### REQUIRED WORK
Starting at the line below that contains "Nympaea Tetragona Georgi." and ending at the line that contains "Fir Cones and Autumn colors", retype each line exactly as it stands, but omit the pictures.

### EXERCISE INPUTS

:::

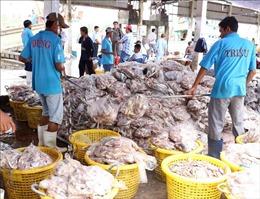Bà Rịa-Vũng Tàu cần thực hiện tốt hơn việc truy xuất nguồn gốc hải sản tại các cảng cá
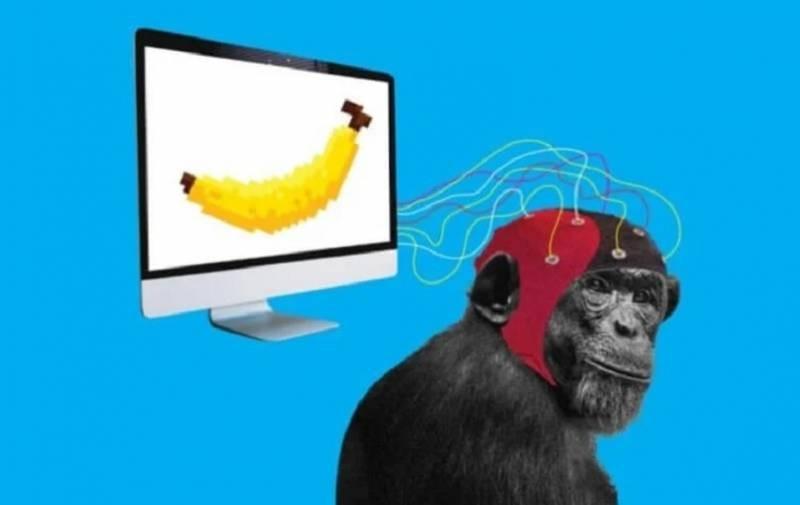 Илон Маск объявил о вживлении чипа в мозг обезьяны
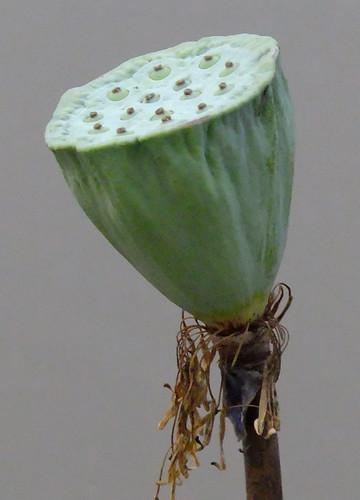 Lotus Flower Seedpod Growing in the Mekong River Delta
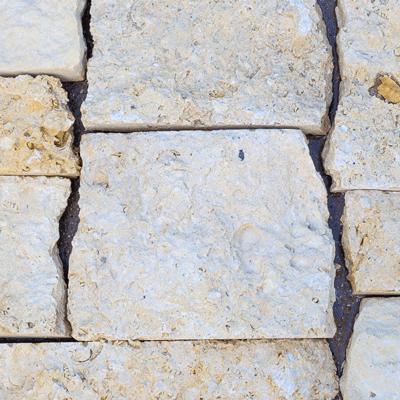 Cordova Shell Stone Thin Veneer Image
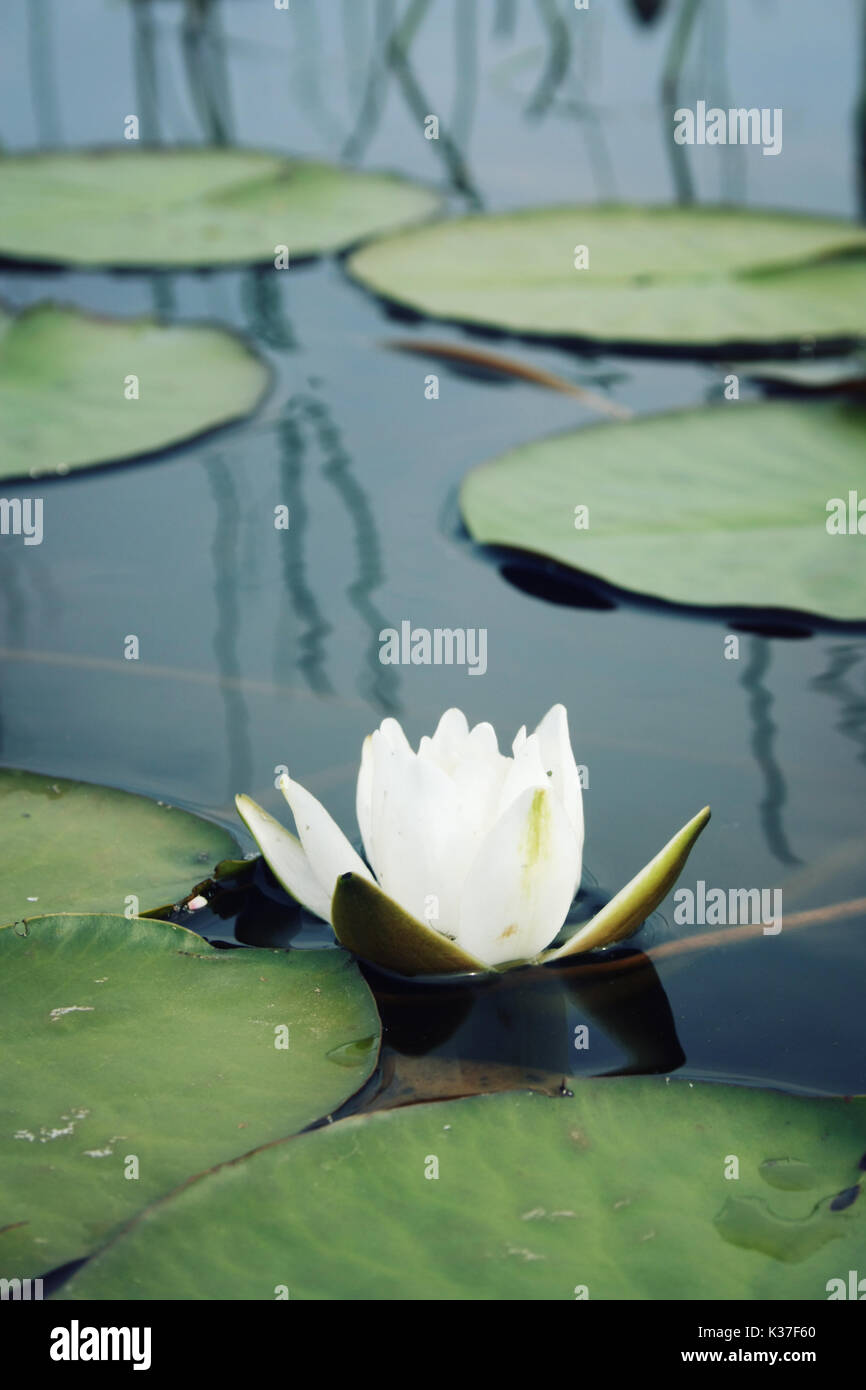 Nympaea Tetragona Georgi. Aged photo. White water lily and green lily pads in the lake. IUCN, Red List. Kenozersky National Park (UNESCO Biosphere Res - Stock Image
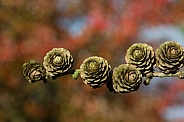 Fir Cones and Autumn colors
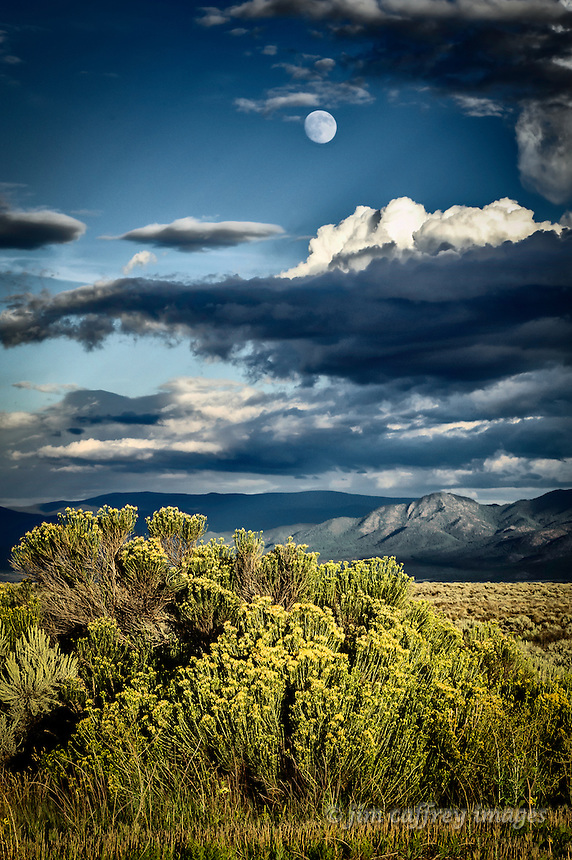 Chamisa in bloom on the Taos Plateau with the Sangre de Cristo Mountains in the distance under a nearly full moon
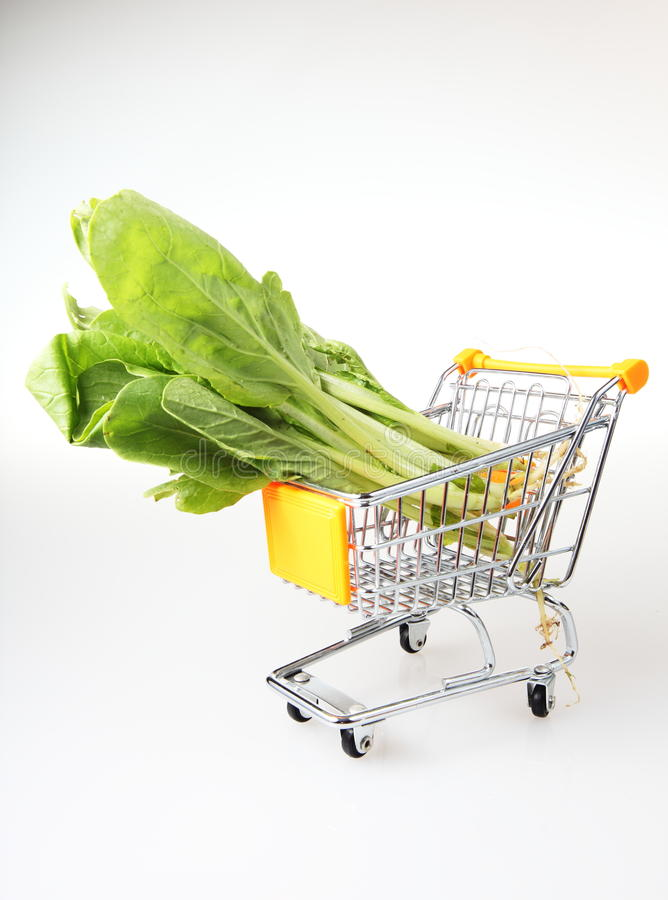 Download Metal shopping trolley stock photo. Image of products - 24091314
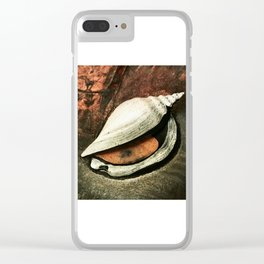 Painted Sea Shell Clear iPhone Case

:::

### ANSWER SPACE
 Nympaea Tetragona Georgi. Aged photo. White water lily and green lily pads in the lake. IUCN, Red List. Kenozersky National Park (UNESCO Biosphere Res - Stock Image
 Fir Cones and Autumn colors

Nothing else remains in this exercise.